Arap Baharı’nın başladığı Tunus’ta sokaklar yine hareketli. Yeni dalganın nedeni ülkedeki işsizlik olarak belirtiliyor. Gösteriler sırasında bazı kişiler yağma ve saldırı olaylarına başvurdu. Hükümet bunu gerekçe göstererek 22 Ocak'ta ülke genelinde gece sokağa çıkma yasağı ilan etti.
BBC Türkçe’nin haberine göre, Son günlerde şiddet olayları biraz azalmış olsa da gerilim hala yüksek. Tunus'ta kırsal kesimde işsizlik yüzde 40 oranında. Ülke çapında işsizlik ortalaması ise yüzde15.
Devlet Başkanı Beji Caid Essebsi, 22 Ocak'ta televizyonda yaptığı konuşmada, "Ülkenin yoksul kesimlerindeki insanların öfkesini anladığını ancak bazı hırsızların ve çetelerin bundan faydalanmak istediğini" söyledi.
Gözaltılar, biber gazı ve saldırılar…
Eylemler, ülkenin batısındaki Kasrin Eyaleti'nde, 16 Ocak'ta, 28 yaşındaki bir üniversite mezunu işsiz olan Ridha Yanyaoui'nin protesto için elektrik direğine tırmanırken ölmesi sonucu başladı. Yanyaoui, milli eğitim işe alım listesine alınmamasını protesto etmek istemişti. Yanyaoui'nin ölümü kitlesel bir protesto dalgasını tetikledi. Polis, "İş, özgürlük, onur" sloganıyla yerel idari binalara topluca girmeye çalışan ve polis merkezlerine saldıran öfkeli göstericileri dağıtmak için biber gazı kullandı. Yüzlerce kişi gözaltına alındı, birçok polis merkezi ve araç zarar gördü.
İslamcı parti En Nahda nasıl tavrı aldı?
Söz konusu bölgeler, İslamcı En Nahda hareketinin ve devrimden sonra kurulan geçiş hükümetinin Devlet Başkanı Moncef Marzuki'nin kaleleri olarak biliniyor. En Nahda da Marzuki de hâlihazırda iktidarda olan laik parti Nida Tunus'un ve Essebi'nin muhalifi.
Essebi 22 Ocak'taki TV konuşmasında gösterilerin haklılığını kabul ettiğini söyledi ancak eylemlere "yasal ve yasa dışı siyasi partiler ile kötü niyetlerin grupların sızdığını" belirtti. Essebi, Libya'daki IŞİD'in (Irak Şam İslam Devleti), Tunus'a saldırmak için gösterilerden faydalanma olasılığı bulunduğunu söyledi. Tunus lideri, 2011 yılından bu yana 700 bin gencin işsiz kaldığını, bunlardan 300 bininin üniversite mezunu olduğunu söyledi.

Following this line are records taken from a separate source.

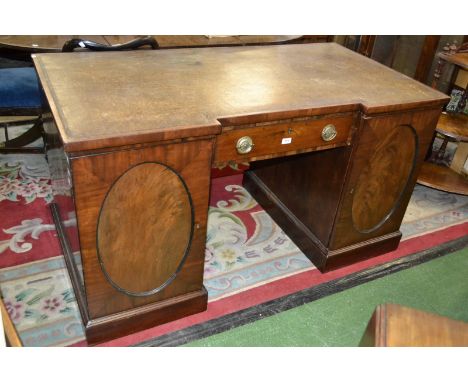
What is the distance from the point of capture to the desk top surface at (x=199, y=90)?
4.81 feet

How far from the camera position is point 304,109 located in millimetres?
1699

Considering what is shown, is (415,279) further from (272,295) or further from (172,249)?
(172,249)

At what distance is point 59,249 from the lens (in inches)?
87.0

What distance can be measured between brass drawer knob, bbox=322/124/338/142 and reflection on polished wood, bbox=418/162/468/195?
130 centimetres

Essebi "sorunun farkında olduklarını ancak insanların biraz sabırlı ve iyimser olmasının gerektiğini" belirtti. Essebi, sözlerini şöyle sürdürdü: "Herkes için aynı anda iş sağlayacak bir sihirli değneğimiz yok".
İslamcı En Nahda Partisi'nin açıklamasında ise "İşsizlik, yoksulluk ve ötekileştirmeyle mücadeleye dair talepleri anladığı" belirtildi. Bununla birlikte parti, itidal çağrısı yaptı ve hükümeti de yeni istihdam ve kalkınma programlarını devreye sokmaya çağırdı. En Nahda Genel Başkan Yardımcısı Abdelfattah Mourou, "Gösterilerin, suçluların ve 'teröristlerin' olayı sömürmesi nedeniyle kaos ortamına neden olma olasılığından" bahsetti.
Olası gelecek senaryoları
Uzmanlar ve sendikalar; işsizlik, yoksulluk ve ötekileştirme gibi sorunların 2011'de iktidarı deviren protestoların da nedenlerinden olduğunu hatırlatıyor. Tunus'un kısa vadede ekonomik ve sosyal sorunlarını çözmesi kolay olmayacak gibi görünüyor. IŞİD gibi örgütlerin artan saldırıları, Tunus ekonomisinin en büyük sektörü olan, 500 bin insanın istihdam edildiği turizmi de tehdit ediyor.
Krizin derinleşmesi durumunda gündeme gelebilecek bir erken seçimin İslamcıların hükümete dönmesiyle sonuçlanabileceği yorumları yapılıyor. 2011 - 2013 yılları arasında En Nahda liderliğindeki koalisyon hükümeti, radikal İslamcı tehdidini görmezden gelmekle suçlanmıştı. Bugün Suriye, Irak ve Libya'daki yabancı cihatçıların geldikleri ülkeler sıralamasında Tunus birinci sırada. Son dönemde Nida Tunus'un 20'den fazla milletvekilinin, partiyi İslamcı En Nahda ile yakın ilişki kurmakla suçlayarak istifa etmeleri de ülke siyasetini yönlendirebilecek bir gelişme olarak görülüyor. Bu, En Nahda'nın elini güçlendirmiş ve partiyi meclisteki en güçlü parti konumuna yükseltmiş durumda.